Duchenne started zapping all along people’s bodies, until he’d mapped out how current traveled along the human form. After he’d established that map, he isolated muscle groups and concentrated on activating the most complicated and readable of all muscle groups: the facial muscles. Duchenne photographed the results of most of his shocks, and so collected an extensive gallery of gruesome expressions. He would hit one half of the face while leaving the other half relaxed. He’d catalog different groups of muscles, that worked in different expressions, and tried to combine them.

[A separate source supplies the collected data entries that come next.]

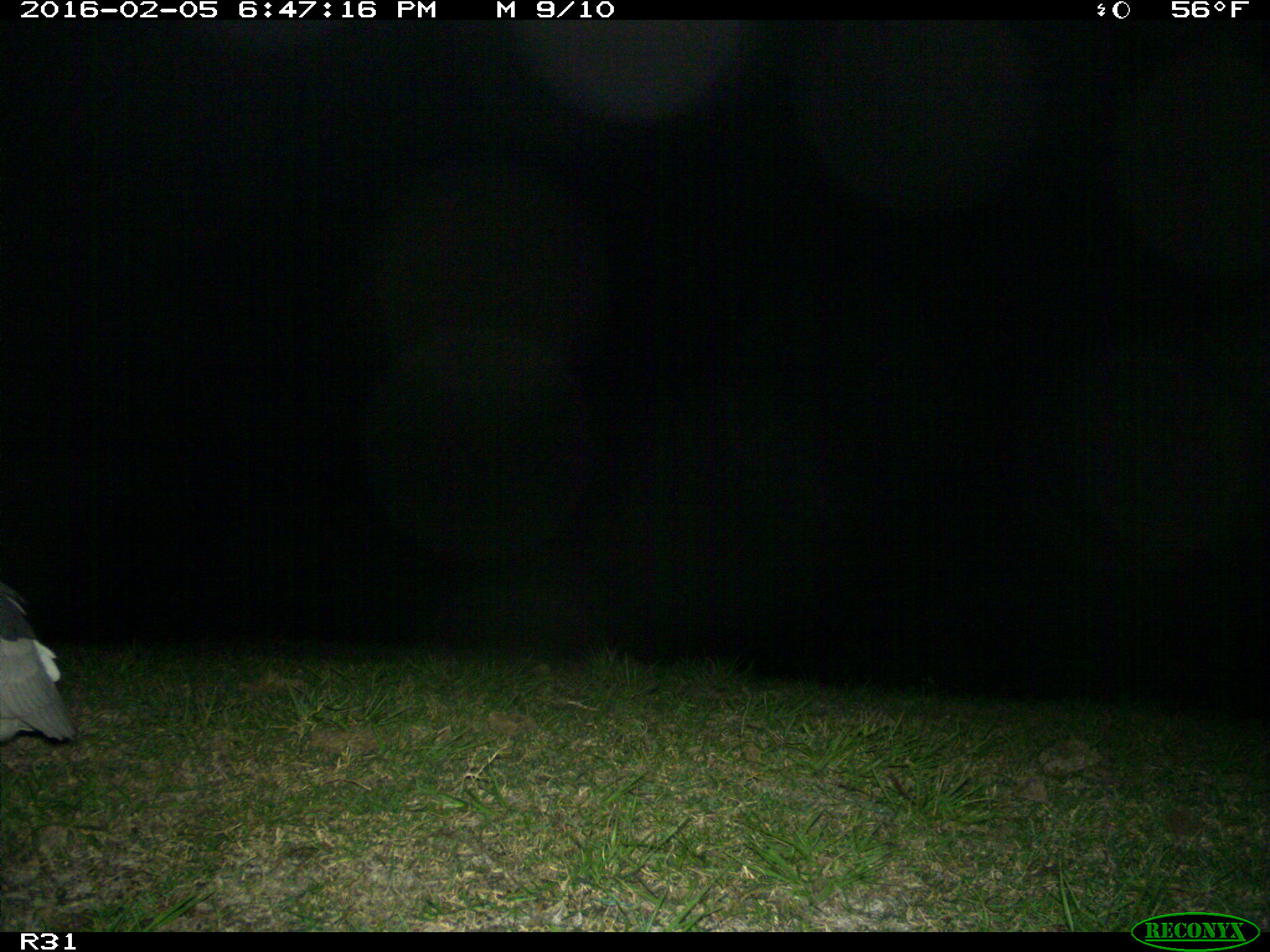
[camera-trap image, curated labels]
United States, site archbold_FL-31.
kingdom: Animalia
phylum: Chordata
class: Aves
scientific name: Aves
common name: birds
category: unidentified bird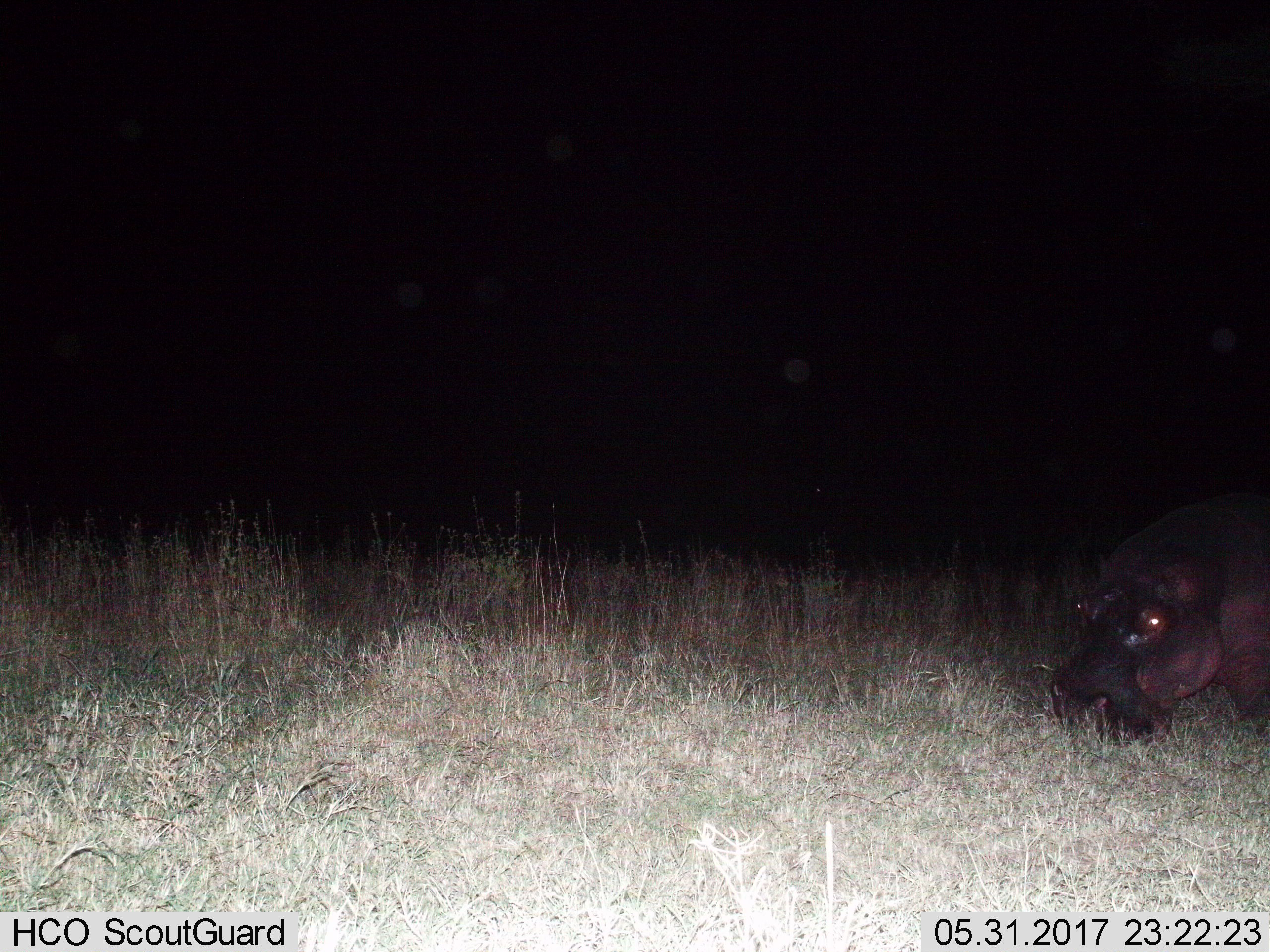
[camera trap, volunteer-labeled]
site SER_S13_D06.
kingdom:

He’s most famous, though, for his work on smiles.
The “Duchenne smile” is a genuine one, one that seems happy and friendly. It’s the result of two different groups of muscles working together. Cheek muscles turn the lips up in a voluntary maneuver that can be faked. But the muscles under your eyes that crinkle the skin to the outer side of each eye are involuntary, and they don’t necessarily start working just because you need to make a good impression at a job interview. Only the two combined really look genuine. When you smile with just your lips, you look like you’re either faking or in pain.